Pour les Koongo, le mariage est une alliance et non un contrat. Il a deux fonctions: sociale et conjugale. Cette dernière fonction est l’élément le plus dominant. Il n’est pas seulement l’union des deux personnes; il est, en même temps, l’union de quatre familles: les deux familles paternelles et maternelles de l’époux avec celles de l’épouse. Ces familles vont s’aider, s’assister dans le bonheur comme dans le malheur; elles vont former une plus grande famille. Mais, les limites de cette famille agrandie ne s’arrêtent pas là. Elles vont se perdre dans un autre cercle de parenté moins proche, pour faire un ensemble de huit familles. Ce cercle est constitué des familles du grand-père maternel et du grand-père de l’époux ainsi que des familles correspondantes de l’épouse. Chez les Koongo, cette «mégalo familia» est une réalité vivante. Ce qui fait principalement la cohésion des Koongos.
A propos de la dot, il sied de signaler que c’est un acte important. La dot confirme et rend officiel le mariage. Après le versement ou le paiement de la dot, le mari a des droits indiscutables sur sa partenaire et sur l’enfant à naître et dont il est le procréateur. Ce qui lui donne le droit de poursuivre l’amant ou le complice de son épouse en cas d’adultère. D’autre part, l’assistance mutuelle entre les deux belles familles n’est régulière qu’après le versement ou le paiement de la dot. D’après la coutume, quatre ou cinq jours après le versement de la dot, la fiancée est conduite par sa mère ou par une sœur ainée, à la maison de l’époux.
La dot n’est pas et n’a jamais été un préalable. Autrefois, il existait ce que l’on appelait «la coutume du mariage d’essai» qui pouvait durer trois ans et plus. Durant cette période dite d’observation, la famille de la fiancée refusait de percevoir la dot, tant que ce mariage naissant n’avait pas fait ses preuves. C’est seulement lorsque la conduite de ces deux jeunes futurs époux avait donné satisfaction ou lorsque surtout lesdits futurs époux avaient donné le jour à un ou plusieurs enfants, que les parents paternels et maternels de la fiancée acceptaient la dot qui témoignait du respect dû à la femme. Enfin, la dot est le signe ou le symbole de la légitimité de l’union et distingue l’épouse de la concubine (makaangu).

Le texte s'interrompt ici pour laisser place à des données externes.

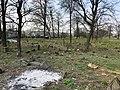 Іллінці, Єврейське кладовище.jpg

Malheureusement aujourd’hui, certaines familles koongo foulent aux pieds le symbole de la dot, en imposant des montants exorbitants. Ce qui en dénature la valeur intrinsèque et développe surtout la cupidité et trahit l’amour naturel des parents pour leurs filles. La dot «ngela, nkwelela longo ou mbongo za longo» (la dot en espèce) n’est, en aucun cas, le «prix» de la femme cédée en mariage.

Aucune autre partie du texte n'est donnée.